Different types of figs
Figs should not be eaten until they have reached their optimum point of ripeness, as the green ones contain a substance (whitish, milky liquid) that can cause skin irritation or rashes. Figs can be classified into three groups according to their colour.
- The white varieties have a whitish, yellowish or even green colour when ripe. The tastiest are golden yellow and greenish yellow.
- The red varieties include the different bluish-brown figs, which are more or less light in colour.
- The black varieties include the figs that have a colour that ranges from dark red to totally black, with the quality of the purple-black ones standing out.
After water, the main component of fresh figs is carbohydrates (glucose, fructose and sucrose). Together with bananas, cherimoya and grapes, figs are one of the fruits with the highest sugar content, which is why they are usually recommended in the diet of sportsmen and women and of people who are involved in intense physical activity.
Although the protein content is not high, it contains all the essential amino acids.
Regarding fibre, fresh figs have an important quantity, which produces a feeling of satiety and favours intestinal activity, avoiding constipation, as well as preventing diseases of the digestive and cardiovascular systems.
It is not a fruit rich in minerals, although it does have a high proportion of potassium, and contains significant amounts of calcium, phosphorus and magnesium.
Benefits of eating figs
- They provide energy. Like bananas, mangoes and persimmons, they are rich in carbohydrates and therefore provide energy.

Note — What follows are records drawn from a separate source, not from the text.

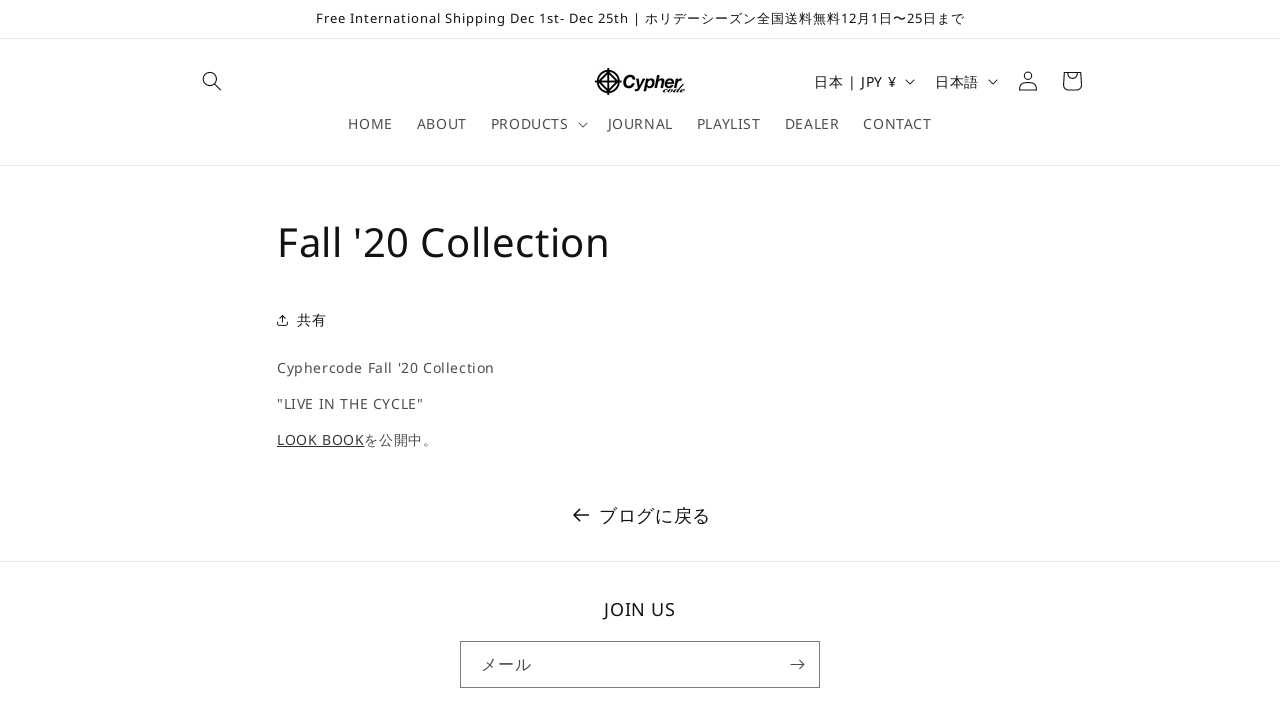

--- FILE ---
content_type: text/html; charset=UTF-8
request_url: https://nulls.solutions/shopify/gift-wrap/app/js/nulls-gift-wrap.js?shop=cypher-code.myshopify.com
body_size: 1560
content:
var _0xc20e=["","split","0123456789abcdefghijklmnopqrstuvwxyzABCDEFGHIJKLMNOPQRSTUVWXYZ+/","slice","indexOf","","",".","pow","reduce","reverse","0"];function _0xe56c(d,e,f){var g=_0xc20e[2][_0xc20e[1]](_0xc20e[0]);var h=g[_0xc20e[3]](0,e);var i=g[_0xc20e[3]](0,f);var j=d[_0xc20e[1]](_0xc20e[0])[_0xc20e[10]]()[_0xc20e[9]](function(a,b,c){if(h[_0xc20e[4]](b)!==-1)return a+=h[_0xc20e[4]](b)*(Math[_0xc20e[8]](e,c))},0);var k=_0xc20e[0];while(j>0){k=i[j%f]+k;j=(j-(j%f))/f}return k||_0xc20e[11]}eval(function(E,m,i,l,y,r){r="";for(var h=0,len=E.length;h<len;h++){var s="";while(E[h]!==i[y]){s+=E[h];h++}for(var j=0;j<i.length;j++)s=s.replace(new RegExp(i[j],"g"),j);r+=String.fromCharCode(_0xe56c(s,y,10)-l)}return decodeURIComponent(escape(r))}("[base64]",8,"UNHntZQkT",23,2,3))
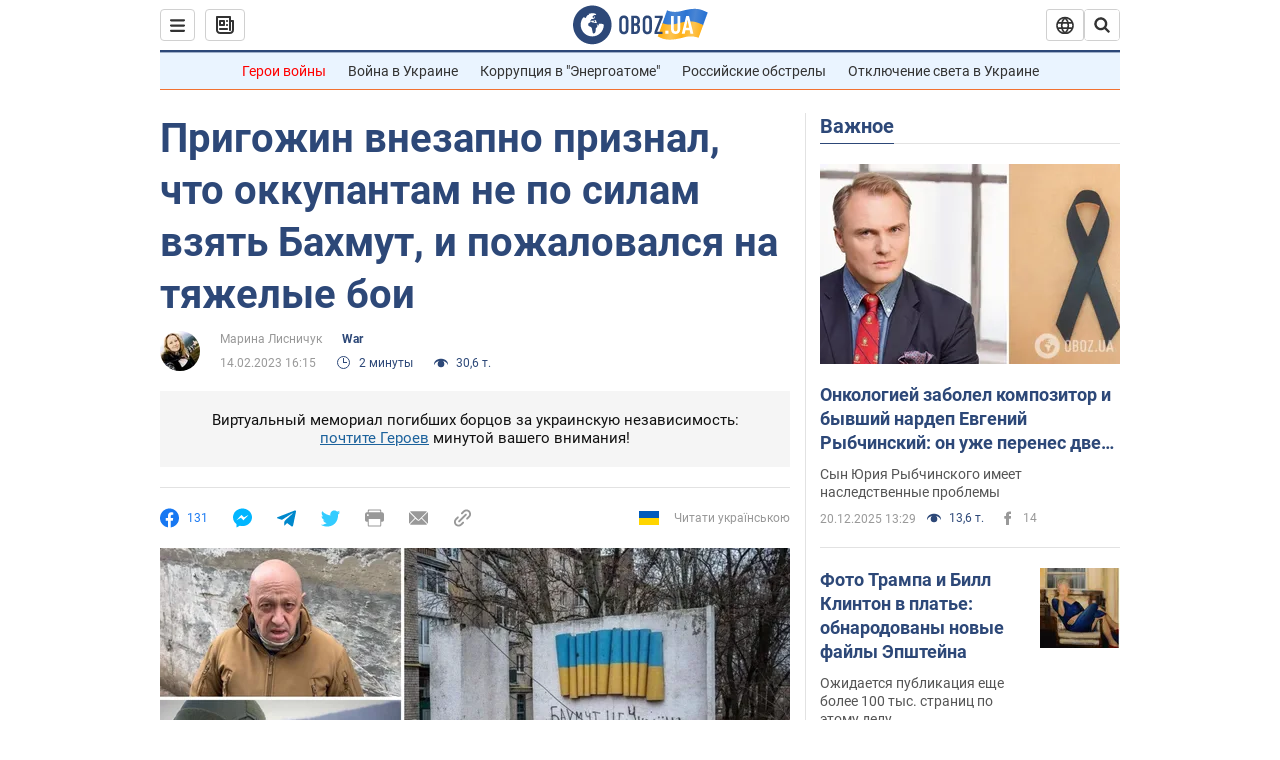

--- FILE ---
content_type: application/x-javascript; charset=utf-8
request_url: https://servicer.idealmedia.io/1418748/1?nocmp=1&sessionId=6946b82a-07ae7&sessionPage=1&sessionNumberWeek=1&sessionNumber=1&scale_metric_1=64.00&scale_metric_2=256.00&scale_metric_3=100.00&cbuster=1766242346229542005141&pvid=ebe70a6c-5e7e-4fec-ad9b-d907ff51b268&implVersion=11&lct=1763555100&mp4=1&ap=1&consentStrLen=0&wlid=28c35908-1118-4618-90e2-afc96666b437&uniqId=1760b&niet=4g&nisd=false&evt=%5B%7B%22event%22%3A1%2C%22methods%22%3A%5B1%2C2%5D%7D%2C%7B%22event%22%3A2%2C%22methods%22%3A%5B1%2C2%5D%7D%5D&pv=5&jsv=es6&dpr=1&hashCommit=cbd500eb&apt=2023-02-14T16%3A15%3A00&tfre=3974&w=0&h=1&tl=150&tlp=1&sz=0x1&szp=1&szl=1&cxurl=https%3A%2F%2Fwar.obozrevatel.com%2Fprigozhin-vnezapno-priznal-chto-okkupantam-ne-po-silam-vzyat-bahmut-i-pozhalovalsya-na-tyazhelyie-boi.htm&ref=&lu=https%3A%2F%2Fwar.obozrevatel.com%2Fprigozhin-vnezapno-priznal-chto-okkupantam-ne-po-silam-vzyat-bahmut-i-pozhalovalsya-na-tyazhelyie-boi.htm
body_size: 858
content:
var _mgq=_mgq||[];
_mgq.push(["IdealmediaLoadGoods1418748_1760b",[
["rbc.ua","11918930","1","Це боляче навіть читати! Якими були останні дні Степана Гіги","Степан Гіга помер 12 листопада, на 67-му році життя. Легендарний артист не відчував, що скоро його не стане","0","","","","1_gRP08GDTQKpjhqu7mFFhLkO1bEhkfUCquvKljQuNCWn21fsCfpbTEuKcjlT4b3JP9NESf5a0MfIieRFDqB_Kldt0JdlZKDYLbkLtP-Q-VHAPunix6P--h-UQMsvPdy",{"i":"https://s-img.idealmedia.io/n/11918930/45x45/204x0x822x822/aHR0cDovL2ltZ2hvc3RzLmNvbS90LzIwMjUtMTIvODU0MTAzL2YwYTAzNjQ3MmI3ZjVhYTk3NTkxNmJkY2Q1MmY0MDljLmpwZWc.webp?v=1766242346-z1LnSlO-m4uM2_e7vygreaAsjEHKqnD48zS55Svy1dY","l":"https://clck.idealmedia.io/pnews/11918930/i/1298901/pp/1/1?h=1_gRP08GDTQKpjhqu7mFFhLkO1bEhkfUCquvKljQuNCWn21fsCfpbTEuKcjlT4b3JP9NESf5a0MfIieRFDqB_Kldt0JdlZKDYLbkLtP-Q-VHAPunix6P--h-UQMsvPdy&utm_campaign=obozrevatel.com&utm_source=obozrevatel.com&utm_medium=referral&rid=7fe419ad-ddb3-11f0-9bbc-c4cbe1e3eca4&tt=Direct&att=3&afrd=296&iv=11&ct=1&gdprApplies=0&muid=pbkqov_VWiQ6&st=-300&mp4=1&h2=RGCnD2pppFaSHdacZpvmnoTb7XFiyzmF87A5iRFByjtRGCPw-Jj4BtYdULfjGweqJaGSQGEi6nxpFvL8b2o0UA**","adc":[],"sdl":0,"dl":"","category":"Шоу-бизнес","dbbr":0,"bbrt":0,"type":"e","media-type":"static","clicktrackers":[],"cta":"Читати далі","cdt":"","tri":"7fe43342-ddb3-11f0-9bbc-c4cbe1e3eca4","crid":"11918930"}],],
{"awc":{},"dt":"desktop","ts":"","tt":"Direct","isBot":1,"h2":"RGCnD2pppFaSHdacZpvmnoTb7XFiyzmF87A5iRFByjtRGCPw-Jj4BtYdULfjGweqJaGSQGEi6nxpFvL8b2o0UA**","ats":0,"rid":"7fe419ad-ddb3-11f0-9bbc-c4cbe1e3eca4","pvid":"ebe70a6c-5e7e-4fec-ad9b-d907ff51b268","iv":11,"brid":32,"muidn":"pbkqov_VWiQ6","dnt":2,"cv":2,"afrd":296,"consent":true,"adv_src_id":39175}]);
_mgqp();


--- FILE ---
content_type: image/svg+xml
request_url: https://cdn.obozrevatel.com/core/img/icons/common/ua-flag.svg
body_size: -308
content:
<svg width="20" height="20" viewBox="0 0 20 20" fill="none" xmlns="http://www.w3.org/2000/svg">
<rect y="3" width="20" height="7" fill="#005BBB"/>
<rect y="10" width="20" height="7" fill="#FFD500"/>
</svg>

- They act against constipation. Due to its high content of soluble fibre, it contains approximately 2%, helping to recover the intestinal transit.
- They take care of the bowel. The fibre acts as a prebiotic, favouring the creation of the flora of the small intestine. In addition, it helps the digestion of other nutrients, especially minerals.
- They promote bone density. Dried figs provide 250 mg of calcium per 100 g, while in the fresh option they contain 38 mg per 100 g. Even so, their consumption should be moderated in cases of overweight and diabetes due to their sugar content.
- They help control hypertension. Figs have trace elements (fibre, potassium, and magnesium) that help control blood pressure. However, like no other food, it has healing effects.
- They're antioxidants. They provide provitamin A or beta-carotene, which are transformed in the body into vitamin A and have antioxidant action.
- Maintain glucose levels. They can be considered an isotonic food, since they replace sugars (sucrose, glucose, fructose) and mineral salts that are lost in an overexertion. An excellent snack when you have done a lot of physical or mental activity.
Preservation of figs
It should be borne in mind that figs are very fragile fruits, which makes their transport and storage in good conditions particularly difficult. As it is a perishable fruit, it cannot be kept in the fridge for more than 3 days. In any case, even if they are kept cold, it is advisable to take them out of the refrigerator for a while before consumption so that the cold does not diminish their flavour.